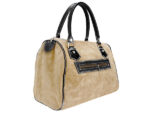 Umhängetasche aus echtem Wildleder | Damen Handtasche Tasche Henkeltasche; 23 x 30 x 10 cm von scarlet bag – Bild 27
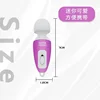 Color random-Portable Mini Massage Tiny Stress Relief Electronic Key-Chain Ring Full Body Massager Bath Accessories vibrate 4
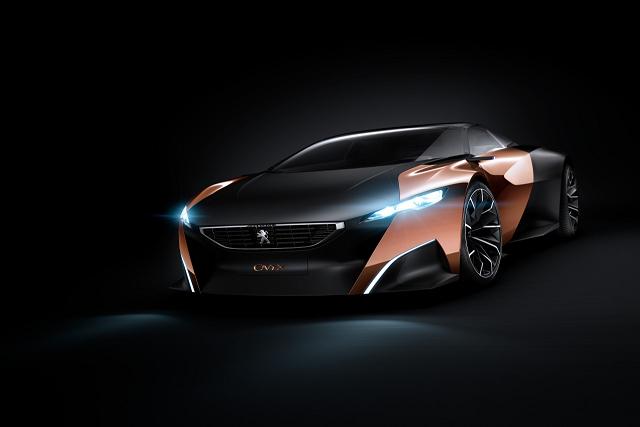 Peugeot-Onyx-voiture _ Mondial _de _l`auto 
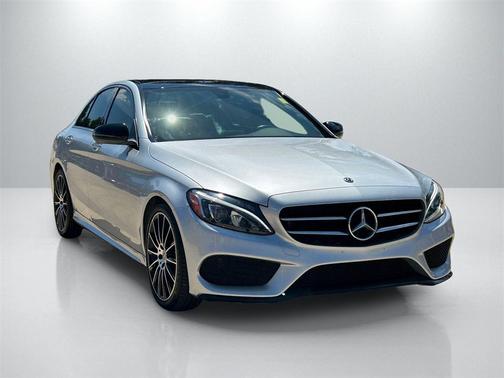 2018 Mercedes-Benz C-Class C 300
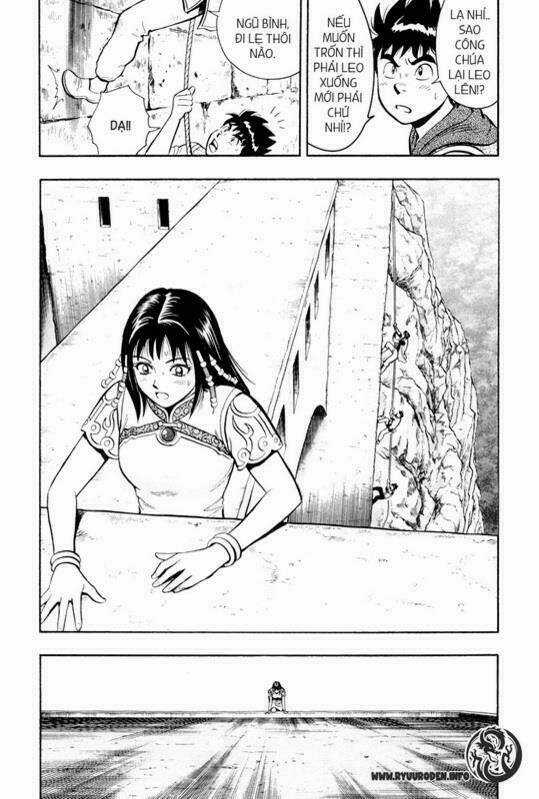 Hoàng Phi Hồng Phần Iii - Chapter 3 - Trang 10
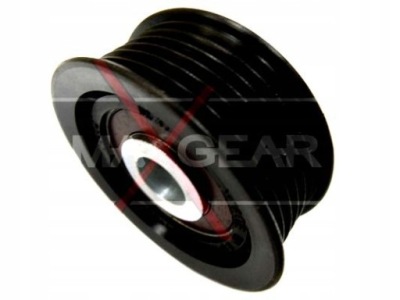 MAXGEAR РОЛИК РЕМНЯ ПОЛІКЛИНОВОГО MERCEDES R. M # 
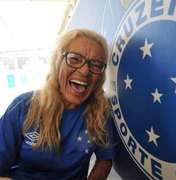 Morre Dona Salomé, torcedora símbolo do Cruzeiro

EXERCISE INSTRUCTIONS » Reproduce the seven lines above word for word, leaving out the pictures and keeping only the text of each line.

SOLUTION FOR THIS EXERCISE »
 Umhängetasche aus echtem Wildleder | Damen Handtasche Tasche Henkeltasche; 23 x 30 x 10 cm von scarlet bag – Bild 27
 Color random-Portable Mini Massage Tiny Stress Relief Electronic Key-Chain Ring Full Body Massager Bath Accessories vibrate 4
 Peugeot-Onyx-voiture _ Mondial _de _l`auto 
 2018 Mercedes-Benz C-Class C 300
 Hoàng Phi Hồng Phần Iii - Chapter 3 - Trang 10
 MAXGEAR РОЛИК РЕМНЯ ПОЛІКЛИНОВОГО MERCEDES R. M # 
 Morre Dona Salomé, torcedora símbolo do Cruzeiro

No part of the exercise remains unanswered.